-- Entries shown follows --

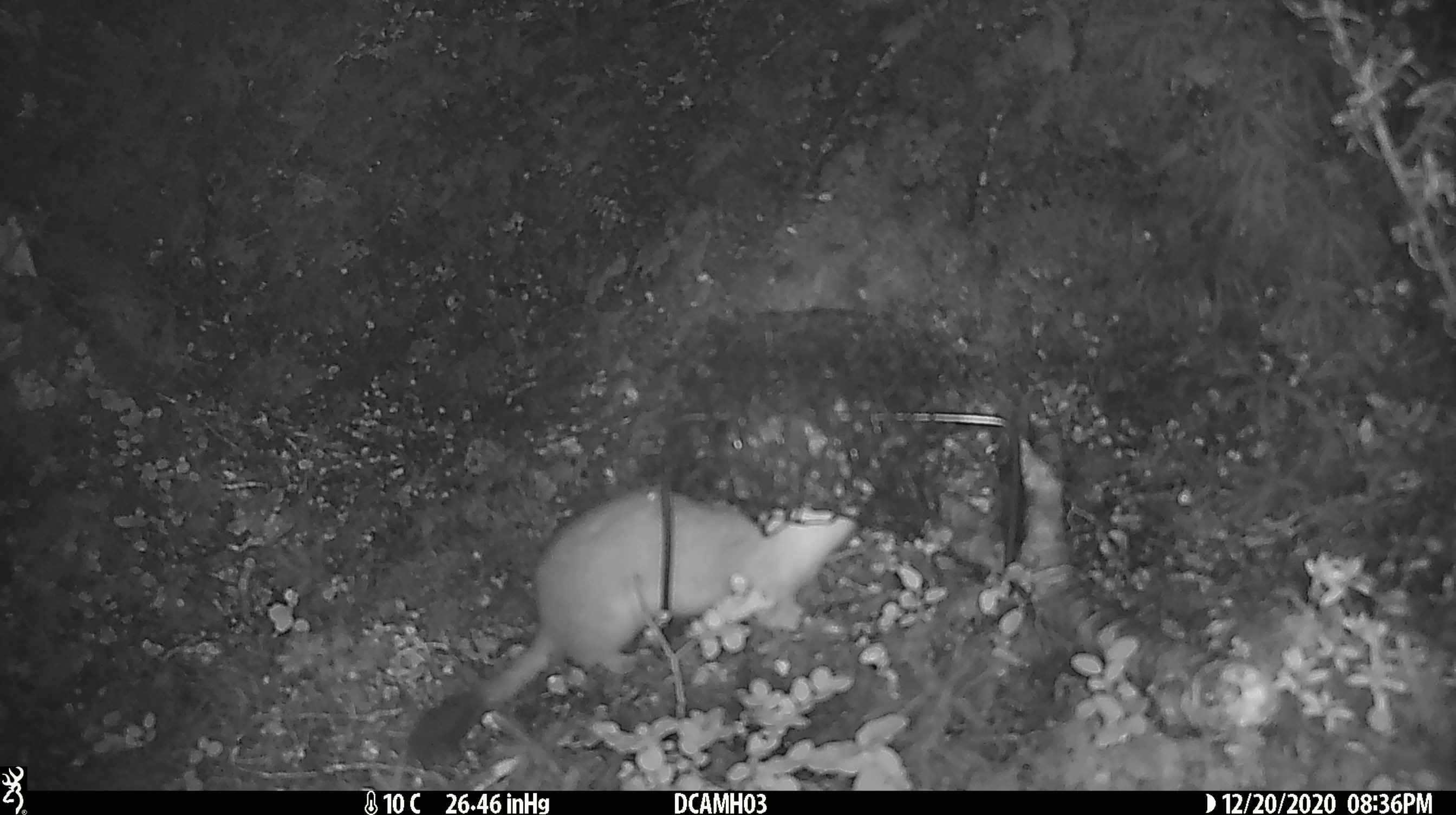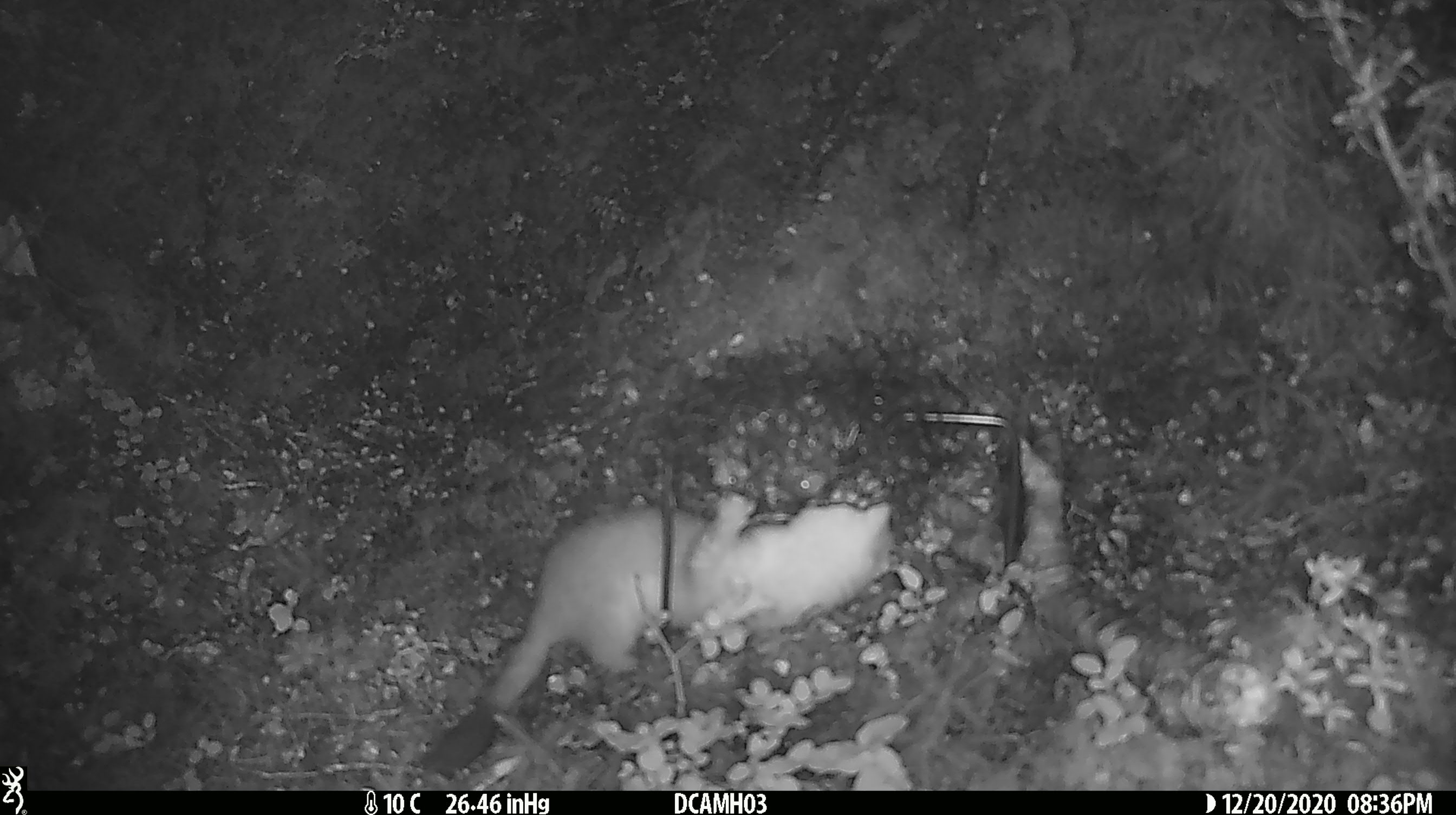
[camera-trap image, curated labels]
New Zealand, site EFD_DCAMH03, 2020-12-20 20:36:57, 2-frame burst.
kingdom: Animalia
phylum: Chordata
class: Mammalia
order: Carnivora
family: Mustelidae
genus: Mustela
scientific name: Mustela erminea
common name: stoat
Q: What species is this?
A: Stoat (Mustela erminea).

-- Entries shown concluded --

## What you should do:
Line for line, restate the data above and omit every picture.

## Response to the task:
[camera-trap image, curated labels]
New Zealand, site EFD_DCAMH03, 2020-12-20 20:36:57, 2-frame burst.
kingdom: Animalia
phylum: Chordata
class: Mammalia
order: Carnivora
family: Mustelidae
genus: Mustela
scientific name: Mustela erminea
common name: stoat
Q: What species is this?
A: Stoat (Mustela erminea).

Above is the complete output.